Copy out every one of the entries below word for word, but leave the pictures out.

- **Data**
******************************
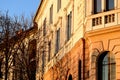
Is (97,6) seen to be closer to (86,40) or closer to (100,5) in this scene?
(100,5)

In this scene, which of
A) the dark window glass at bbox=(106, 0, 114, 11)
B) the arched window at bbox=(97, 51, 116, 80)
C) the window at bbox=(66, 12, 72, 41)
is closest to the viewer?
the arched window at bbox=(97, 51, 116, 80)

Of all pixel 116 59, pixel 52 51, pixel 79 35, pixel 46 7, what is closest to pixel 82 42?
pixel 79 35

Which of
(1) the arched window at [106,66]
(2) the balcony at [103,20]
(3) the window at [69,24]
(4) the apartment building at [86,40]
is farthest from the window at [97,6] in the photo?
(3) the window at [69,24]

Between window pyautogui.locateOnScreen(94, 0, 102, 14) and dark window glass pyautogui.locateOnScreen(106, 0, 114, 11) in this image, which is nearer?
dark window glass pyautogui.locateOnScreen(106, 0, 114, 11)

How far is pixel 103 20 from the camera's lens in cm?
2739

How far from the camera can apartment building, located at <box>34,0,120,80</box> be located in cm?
2689

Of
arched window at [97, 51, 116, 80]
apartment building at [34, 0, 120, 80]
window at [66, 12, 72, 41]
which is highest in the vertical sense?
window at [66, 12, 72, 41]

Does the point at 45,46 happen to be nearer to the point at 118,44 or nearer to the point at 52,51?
the point at 52,51

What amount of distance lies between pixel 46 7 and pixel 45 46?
14.8 feet

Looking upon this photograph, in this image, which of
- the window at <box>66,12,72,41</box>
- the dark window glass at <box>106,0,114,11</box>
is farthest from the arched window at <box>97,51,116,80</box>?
the window at <box>66,12,72,41</box>

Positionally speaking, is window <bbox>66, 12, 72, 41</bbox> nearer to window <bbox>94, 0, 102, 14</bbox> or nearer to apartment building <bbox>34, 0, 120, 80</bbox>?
apartment building <bbox>34, 0, 120, 80</bbox>

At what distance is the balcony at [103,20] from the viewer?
2681cm

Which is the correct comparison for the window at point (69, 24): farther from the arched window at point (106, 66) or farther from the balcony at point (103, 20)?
the arched window at point (106, 66)

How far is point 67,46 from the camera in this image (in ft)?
111
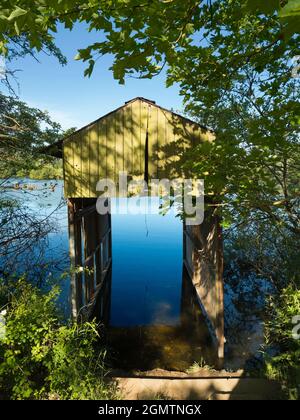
******************************
- **Solution to this task**
Is (97,6) seen to be closer to (86,40) or closer to (100,5) in this scene?
(100,5)

In this scene, which of
A) the dark window glass at bbox=(106, 0, 114, 11)
B) the arched window at bbox=(97, 51, 116, 80)
C) the window at bbox=(66, 12, 72, 41)
is closest to the viewer?
the arched window at bbox=(97, 51, 116, 80)

Of all pixel 116 59, pixel 52 51, pixel 79 35, pixel 46 7, what is closest to pixel 82 42?
pixel 79 35

Which of
(1) the arched window at [106,66]
(2) the balcony at [103,20]
(3) the window at [69,24]
(4) the apartment building at [86,40]
is farthest from the window at [97,6] in the photo?
(3) the window at [69,24]

Between window pyautogui.locateOnScreen(94, 0, 102, 14) and dark window glass pyautogui.locateOnScreen(106, 0, 114, 11) in this image, which is nearer?
dark window glass pyautogui.locateOnScreen(106, 0, 114, 11)

How far is pixel 103 20 from the camera's lens in cm?
2739

How far from the camera can apartment building, located at <box>34,0,120,80</box> be located in cm?
2689

Of
arched window at [97, 51, 116, 80]
apartment building at [34, 0, 120, 80]
window at [66, 12, 72, 41]
which is highest in the vertical sense?
window at [66, 12, 72, 41]

Does the point at 45,46 happen to be nearer to the point at 118,44 or nearer to the point at 52,51?
the point at 52,51

What amount of distance lies between pixel 46 7 and pixel 45 46?
14.8 feet

Looking upon this photograph, in this image, which of
- the window at <box>66,12,72,41</box>
- the dark window glass at <box>106,0,114,11</box>
is farthest from the arched window at <box>97,51,116,80</box>?
the window at <box>66,12,72,41</box>

Positionally speaking, is window <bbox>66, 12, 72, 41</bbox> nearer to window <bbox>94, 0, 102, 14</bbox> or nearer to apartment building <bbox>34, 0, 120, 80</bbox>?
apartment building <bbox>34, 0, 120, 80</bbox>

At what distance is the balcony at [103,20] from the viewer?
2681cm

Which is the correct comparison for the window at point (69, 24): farther from the arched window at point (106, 66) or farther from the balcony at point (103, 20)?
the arched window at point (106, 66)

How far is point 67,46 from the camera in this image (in ft)?
111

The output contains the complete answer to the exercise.